Dr. Phoenix sits in front of a microscope and picks up a sample on a slide

Timothy Phoenix, PhD, is currently researching pediatric diffuse midline gliomas through three different research projects. Photo/Colleen Kelley/UC Creative + Brand

There are some drugs that target that gene in clinical settings, but Phoenix said they have not had any clear findings yet. Understanding in more detail how the gene and the blood vessels interact should help develop more effective treatments to disarm the blood-brain barrier and allow more treatments to reach tumors. 

This study will also research why that particular gene is active in some tumors but not in others.   

“When you do clinical trials, you don't see these [gene] differences, so you would just give these drugs to any patient and you could be trying to stop something that isn't there,” Phoenix said. “So we want to understand how these therapies could function and if some of their function is dependent on whether the gene is being expressed or not.”

ChadTough grant

In a separate study, Phoenix and a close collaborator, Pratiti Bandopadhayay of the Dana-Farber Cancer Institute, have been awarded a three-year, $600,000 grant from the ChadTough Defeat DIPG Foundation, a nonprofit based in Michigan founded by two families who lost their sons to diffuse midline gliomas.  

Phoenix and Bandopadhayay will research how a different gene, known as MYC, contributes to the growth of these pediatric brain tumors.  

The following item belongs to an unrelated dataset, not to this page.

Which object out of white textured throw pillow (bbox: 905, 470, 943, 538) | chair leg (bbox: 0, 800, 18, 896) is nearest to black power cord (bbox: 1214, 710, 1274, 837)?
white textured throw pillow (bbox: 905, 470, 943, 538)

MYC was previously thought to only be activated in about 10% of pediatric tumors, but researchers now believe a combination of genes and other factors can cause MYC to be activated in up to 40% of all pediatric tumors. 

“MYC is a gene that’s well studied in the context of adult cancers but was sort of underappreciated in these pediatric gliomas,” Phoenix said.  

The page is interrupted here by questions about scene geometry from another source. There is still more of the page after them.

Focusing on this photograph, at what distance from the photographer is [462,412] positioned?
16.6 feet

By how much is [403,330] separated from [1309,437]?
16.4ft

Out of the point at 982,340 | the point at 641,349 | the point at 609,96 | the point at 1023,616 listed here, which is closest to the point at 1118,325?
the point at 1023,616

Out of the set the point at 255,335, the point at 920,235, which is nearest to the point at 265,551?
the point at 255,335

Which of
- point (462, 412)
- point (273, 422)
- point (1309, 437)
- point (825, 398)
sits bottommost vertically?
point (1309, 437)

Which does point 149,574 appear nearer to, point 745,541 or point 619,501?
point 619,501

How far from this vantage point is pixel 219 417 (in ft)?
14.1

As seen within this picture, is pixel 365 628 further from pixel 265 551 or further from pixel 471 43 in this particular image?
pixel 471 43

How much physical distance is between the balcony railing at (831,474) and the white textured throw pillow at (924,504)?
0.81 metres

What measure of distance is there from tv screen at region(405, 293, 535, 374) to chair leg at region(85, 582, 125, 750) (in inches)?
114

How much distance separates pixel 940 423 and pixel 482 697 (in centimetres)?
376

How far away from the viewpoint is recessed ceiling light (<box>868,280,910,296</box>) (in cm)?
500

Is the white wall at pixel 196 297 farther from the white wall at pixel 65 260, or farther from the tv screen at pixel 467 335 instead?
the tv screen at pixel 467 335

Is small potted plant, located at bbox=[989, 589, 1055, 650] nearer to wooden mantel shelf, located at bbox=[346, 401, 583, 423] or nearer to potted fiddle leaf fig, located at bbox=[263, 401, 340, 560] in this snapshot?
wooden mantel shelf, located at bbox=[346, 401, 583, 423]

The researchers will study exactly how the gene gets activated through different methods and what it does to help tumors grow. This includes researching how MYC potentially cooperates with a gene mutation known to play a part in causing the cancer to grow in the first place.

Dr. Phoenix holds a microscope slide up to the light in his lab

Phoenix said learning how different genes contribute to the growth of the tumors can help develop better treatments. Photo/Colleen Kelley/UC Creative + Brand

“We know that this mutation is an essential part of causing the cancer, but just that mutation itself isn’t sufficient to cause it,” Phoenix said. “It needs to cooperate with other things.” 

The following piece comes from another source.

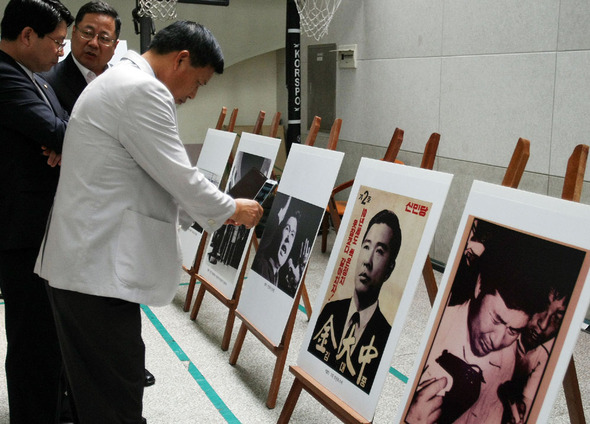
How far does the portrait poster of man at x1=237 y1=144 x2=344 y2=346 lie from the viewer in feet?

Learning how the MYC gene is activated and works to the tumors’ advantage should help researchers leverage and develop new drugs that can counteract the work of the gene.

Prayers From Maria grant

Phoenix and Bandopadhayay are also collaborating on a $500,000 research grant from Prayers From Maria Foundation, an Ohio-based nonprofit that supports pediatric glioma research. 

This study will use new tumor models to test the effectiveness of a drug that targets a vulnerability in the tumors due to a specific genetic mutation. The drug is hoped to effectively reverse the effect the mutation has on tumor growth. 

Phoenix said the study’s overall goal is to translate the drug into precision medicine clinical trials for the 10%-20% of children diagnosed with the tumors where the mutation is present. There is also the potential for the drug to be used to treat other brain tumors and cancers including leukemia and endometrial carcinoma where the same mutation is present. 

The researchers cite no conflicts of interest.